Wednesday, July 12, 2017

Potato Salad (WFPB, no oil, vegan)

Potato Salad 

This is an easy and tasty potato salad to bring to any potluck, pack in school lunches, or have around for snacking.  We adapted this recipe from the Forks Over Knives cookbook.  The raw onion in the original recipe bothered us so we substitute onion powder.  It's delicious served over a bed of greens.

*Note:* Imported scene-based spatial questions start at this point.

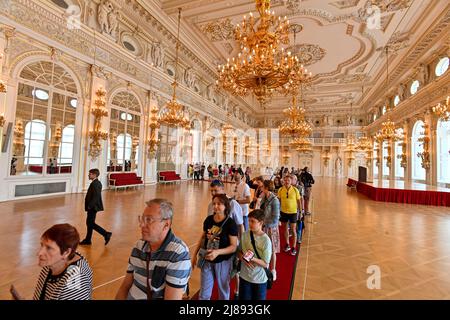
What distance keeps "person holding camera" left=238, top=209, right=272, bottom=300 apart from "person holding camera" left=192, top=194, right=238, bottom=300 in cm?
13

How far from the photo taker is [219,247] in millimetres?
1862

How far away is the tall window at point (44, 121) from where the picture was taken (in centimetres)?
661

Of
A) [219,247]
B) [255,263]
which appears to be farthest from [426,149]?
[219,247]

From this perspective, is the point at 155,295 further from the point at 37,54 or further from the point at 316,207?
the point at 37,54

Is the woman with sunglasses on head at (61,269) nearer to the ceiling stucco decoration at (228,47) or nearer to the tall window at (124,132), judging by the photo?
the tall window at (124,132)

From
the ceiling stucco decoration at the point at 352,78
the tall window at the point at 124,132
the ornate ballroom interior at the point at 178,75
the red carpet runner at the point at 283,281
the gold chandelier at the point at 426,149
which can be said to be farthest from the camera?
the ceiling stucco decoration at the point at 352,78

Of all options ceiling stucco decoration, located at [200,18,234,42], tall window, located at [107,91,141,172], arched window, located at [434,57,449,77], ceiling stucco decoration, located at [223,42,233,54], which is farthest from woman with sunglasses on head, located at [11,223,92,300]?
arched window, located at [434,57,449,77]

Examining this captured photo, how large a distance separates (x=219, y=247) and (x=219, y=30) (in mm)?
11683

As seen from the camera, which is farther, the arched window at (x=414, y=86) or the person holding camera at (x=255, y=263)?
the arched window at (x=414, y=86)

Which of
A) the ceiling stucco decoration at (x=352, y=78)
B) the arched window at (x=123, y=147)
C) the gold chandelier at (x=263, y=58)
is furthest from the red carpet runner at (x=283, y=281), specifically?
the ceiling stucco decoration at (x=352, y=78)

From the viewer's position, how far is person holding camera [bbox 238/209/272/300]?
1814mm

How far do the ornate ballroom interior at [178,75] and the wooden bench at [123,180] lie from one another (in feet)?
1.12

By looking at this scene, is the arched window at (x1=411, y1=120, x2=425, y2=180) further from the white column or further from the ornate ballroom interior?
the white column

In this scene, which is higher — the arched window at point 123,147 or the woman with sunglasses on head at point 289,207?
the arched window at point 123,147
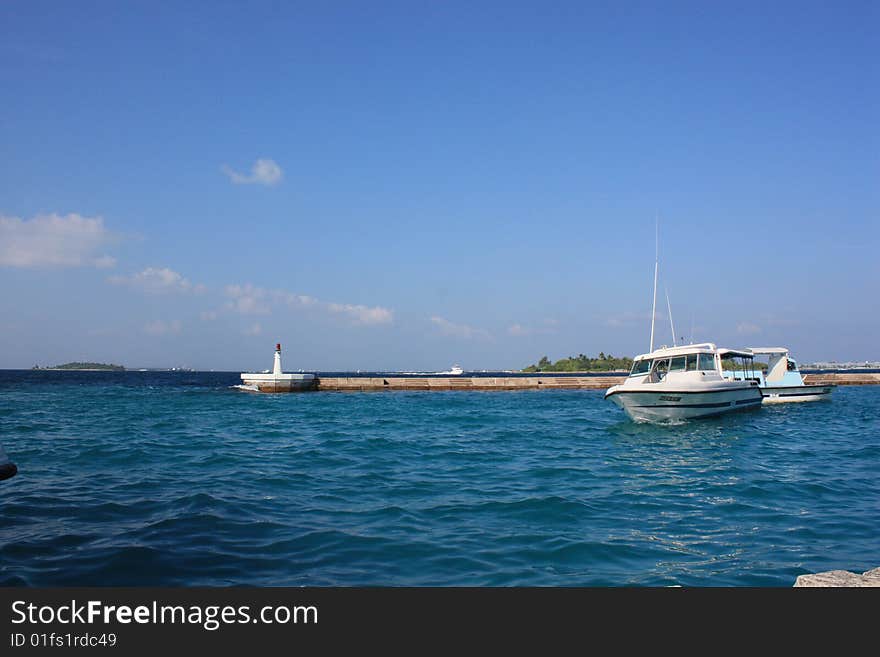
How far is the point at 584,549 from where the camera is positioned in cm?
772

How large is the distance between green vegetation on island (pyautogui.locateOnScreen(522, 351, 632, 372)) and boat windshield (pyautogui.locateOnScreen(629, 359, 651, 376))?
119 m

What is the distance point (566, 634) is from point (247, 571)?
419 centimetres

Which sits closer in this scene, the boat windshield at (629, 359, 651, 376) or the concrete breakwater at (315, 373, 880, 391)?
the boat windshield at (629, 359, 651, 376)

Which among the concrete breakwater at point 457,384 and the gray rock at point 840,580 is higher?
the gray rock at point 840,580

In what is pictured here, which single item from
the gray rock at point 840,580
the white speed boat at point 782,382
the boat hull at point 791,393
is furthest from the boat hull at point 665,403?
the gray rock at point 840,580

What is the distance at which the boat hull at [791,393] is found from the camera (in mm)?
39688

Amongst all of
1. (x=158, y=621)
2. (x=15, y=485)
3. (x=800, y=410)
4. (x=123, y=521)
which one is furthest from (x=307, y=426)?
(x=800, y=410)

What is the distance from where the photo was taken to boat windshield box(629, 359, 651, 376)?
30411mm

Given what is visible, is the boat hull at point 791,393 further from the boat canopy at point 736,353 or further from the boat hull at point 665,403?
the boat hull at point 665,403

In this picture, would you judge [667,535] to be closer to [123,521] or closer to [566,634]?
[566,634]

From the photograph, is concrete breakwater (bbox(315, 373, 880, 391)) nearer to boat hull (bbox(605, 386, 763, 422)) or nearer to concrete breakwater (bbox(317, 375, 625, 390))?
concrete breakwater (bbox(317, 375, 625, 390))

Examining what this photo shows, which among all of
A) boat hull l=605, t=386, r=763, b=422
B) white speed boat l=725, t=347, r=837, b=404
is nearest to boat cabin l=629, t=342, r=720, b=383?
boat hull l=605, t=386, r=763, b=422

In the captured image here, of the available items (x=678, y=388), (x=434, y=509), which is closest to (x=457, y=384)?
(x=678, y=388)

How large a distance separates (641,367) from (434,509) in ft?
78.1
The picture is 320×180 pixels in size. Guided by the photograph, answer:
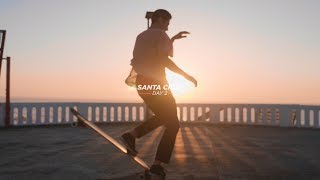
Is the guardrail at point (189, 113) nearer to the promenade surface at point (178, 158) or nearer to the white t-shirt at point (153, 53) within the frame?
the promenade surface at point (178, 158)

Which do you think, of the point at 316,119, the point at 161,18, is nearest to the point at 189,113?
the point at 316,119

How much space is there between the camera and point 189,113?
18922 millimetres

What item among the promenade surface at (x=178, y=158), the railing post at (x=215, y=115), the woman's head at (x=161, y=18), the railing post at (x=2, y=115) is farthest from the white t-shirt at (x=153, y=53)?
the railing post at (x=215, y=115)

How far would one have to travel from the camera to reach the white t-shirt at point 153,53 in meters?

Enjoy!

Ingredients
2 pounds red potatoes, cubed (about 5 cups)
2 cloves garlic, minced
1 1/2 teaspoons lemon juice
2 stalks celery, finely diced (about 1/2 cup)
1/2 (14 ounce) package of extra-firm tofu, drained
1 tablespoon yellow mustard
1 1/2 teaspoons Dijon mustard
1 teaspoon onion powder
1/4 teaspoon sea salt
2 dill pickles, finely diced
fresh ground black pepper

Directions
1. Scrub, cube and steam potatoes for 10 minutes, until tender when pierced by a fork.  Transfer to bowl to cool.
2. Combine tofu, yellow mustard, Dijon mustard, garlic, lemon juice, and salt in a blender; purée until smooth.
3. Transfer mixture to bowl and add pickles; stir to combine.  Add potatoes, celery, and onion; toss gently.  Add pepper to taste.

Ratings:  3 out of 5 love it  (I have no idea why 2 of the kids don't like it.)